Beginning with the first line of the data below, reproduce every line unchanged, ending with the line that holds "scientific name: Giraffa camelopardalis".

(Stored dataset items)
******************************

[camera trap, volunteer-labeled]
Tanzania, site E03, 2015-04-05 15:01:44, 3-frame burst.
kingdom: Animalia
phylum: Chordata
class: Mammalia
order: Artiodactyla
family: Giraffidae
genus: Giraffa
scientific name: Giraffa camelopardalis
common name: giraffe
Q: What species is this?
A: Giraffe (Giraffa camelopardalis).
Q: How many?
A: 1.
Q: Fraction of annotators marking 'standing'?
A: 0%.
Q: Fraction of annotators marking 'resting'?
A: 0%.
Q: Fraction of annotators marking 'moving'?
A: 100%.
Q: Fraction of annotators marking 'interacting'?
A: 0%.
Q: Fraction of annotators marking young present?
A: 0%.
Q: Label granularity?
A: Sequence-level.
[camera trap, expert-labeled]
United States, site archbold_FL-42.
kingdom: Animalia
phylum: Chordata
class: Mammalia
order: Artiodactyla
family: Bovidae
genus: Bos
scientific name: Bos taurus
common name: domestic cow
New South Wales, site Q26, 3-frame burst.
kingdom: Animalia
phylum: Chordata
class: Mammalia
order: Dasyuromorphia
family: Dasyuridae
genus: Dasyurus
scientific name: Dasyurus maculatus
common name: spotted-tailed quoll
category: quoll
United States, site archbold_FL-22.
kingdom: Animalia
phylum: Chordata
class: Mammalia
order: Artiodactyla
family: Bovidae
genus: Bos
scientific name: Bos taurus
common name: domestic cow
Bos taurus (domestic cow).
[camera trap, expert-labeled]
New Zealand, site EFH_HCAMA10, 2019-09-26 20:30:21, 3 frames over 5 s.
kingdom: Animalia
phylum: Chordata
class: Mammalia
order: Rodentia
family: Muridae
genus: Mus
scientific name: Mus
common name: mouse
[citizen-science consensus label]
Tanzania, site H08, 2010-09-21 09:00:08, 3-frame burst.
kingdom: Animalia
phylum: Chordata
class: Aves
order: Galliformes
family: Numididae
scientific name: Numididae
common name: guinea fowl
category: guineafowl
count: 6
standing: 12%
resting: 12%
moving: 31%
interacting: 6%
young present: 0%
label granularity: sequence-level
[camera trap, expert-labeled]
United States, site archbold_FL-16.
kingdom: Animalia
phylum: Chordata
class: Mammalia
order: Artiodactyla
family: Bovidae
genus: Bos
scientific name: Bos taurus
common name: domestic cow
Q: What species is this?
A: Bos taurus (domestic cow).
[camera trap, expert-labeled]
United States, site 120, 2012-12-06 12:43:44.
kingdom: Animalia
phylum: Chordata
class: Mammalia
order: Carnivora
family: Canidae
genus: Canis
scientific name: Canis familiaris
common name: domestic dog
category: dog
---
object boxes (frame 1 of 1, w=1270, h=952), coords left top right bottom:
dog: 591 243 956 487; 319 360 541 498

******************************

## WRITTEN SOLUTION
[camera trap, volunteer-labeled]
Tanzania, site E03, 2015-04-05 15:01:44, 3-frame burst.
kingdom: Animalia
phylum: Chordata
class: Mammalia
order: Artiodactyla
family: Giraffidae
genus: Giraffa
scientific name: Giraffa camelopardalis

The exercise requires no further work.